→ **Exercise directions**
Could you reproduce every one of the records below verbatim, changing nothing?

## Begin Available data

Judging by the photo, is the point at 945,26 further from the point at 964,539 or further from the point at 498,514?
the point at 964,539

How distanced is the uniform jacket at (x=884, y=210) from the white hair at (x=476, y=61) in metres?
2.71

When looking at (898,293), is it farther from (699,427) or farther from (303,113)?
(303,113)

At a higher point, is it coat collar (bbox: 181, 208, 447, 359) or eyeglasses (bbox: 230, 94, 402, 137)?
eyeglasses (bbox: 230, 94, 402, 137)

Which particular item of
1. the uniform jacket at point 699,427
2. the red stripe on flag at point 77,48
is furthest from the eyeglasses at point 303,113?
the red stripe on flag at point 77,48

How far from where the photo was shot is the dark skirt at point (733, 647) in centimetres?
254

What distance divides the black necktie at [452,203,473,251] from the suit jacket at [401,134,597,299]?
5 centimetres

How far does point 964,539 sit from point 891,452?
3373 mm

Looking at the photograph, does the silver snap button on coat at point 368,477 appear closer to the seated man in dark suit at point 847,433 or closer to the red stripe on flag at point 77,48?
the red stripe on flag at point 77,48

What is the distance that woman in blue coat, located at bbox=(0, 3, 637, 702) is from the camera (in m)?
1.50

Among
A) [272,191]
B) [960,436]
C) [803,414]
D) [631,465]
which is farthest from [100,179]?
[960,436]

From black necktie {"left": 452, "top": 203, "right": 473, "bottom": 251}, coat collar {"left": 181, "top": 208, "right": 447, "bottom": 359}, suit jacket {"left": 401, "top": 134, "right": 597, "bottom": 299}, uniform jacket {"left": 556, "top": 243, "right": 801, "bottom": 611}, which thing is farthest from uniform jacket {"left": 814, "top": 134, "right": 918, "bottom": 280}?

## End Available data

→ **Task result**
Judging by the photo, is the point at 945,26 further from the point at 964,539 or further from the point at 498,514?
the point at 964,539

How distanced is the uniform jacket at (x=884, y=210) from the white hair at (x=476, y=61) in metres?
2.71

When looking at (898,293), is it farther from (699,427) or farther from (303,113)?
(303,113)

At a higher point, is it coat collar (bbox: 181, 208, 447, 359) or eyeglasses (bbox: 230, 94, 402, 137)?
eyeglasses (bbox: 230, 94, 402, 137)

Which particular item of
1. the uniform jacket at point 699,427
2. the red stripe on flag at point 77,48
is furthest from the eyeglasses at point 303,113?
the red stripe on flag at point 77,48

How far from where the photo was shot is the dark skirt at point (733, 647) in centimetres?
254

What distance divides the black necktie at [452,203,473,251] from the suit jacket at [401,134,597,299]?
5 centimetres

How far does point 964,539 sit from point 891,452?
3373 mm

Looking at the photograph, does the silver snap button on coat at point 368,477 appear closer to the seated man in dark suit at point 847,433 or closer to the red stripe on flag at point 77,48?
the red stripe on flag at point 77,48

What is the distance that woman in blue coat, located at bbox=(0, 3, 637, 702) is from the camera (in m)?
1.50

Among
A) [272,191]
B) [960,436]
C) [803,414]
D) [631,465]
which is farthest from [100,179]?
[960,436]

From black necktie {"left": 452, "top": 203, "right": 473, "bottom": 251}, coat collar {"left": 181, "top": 208, "right": 447, "bottom": 359}, suit jacket {"left": 401, "top": 134, "right": 597, "bottom": 299}, uniform jacket {"left": 556, "top": 243, "right": 801, "bottom": 611}, which thing is farthest from uniform jacket {"left": 814, "top": 134, "right": 918, "bottom": 280}?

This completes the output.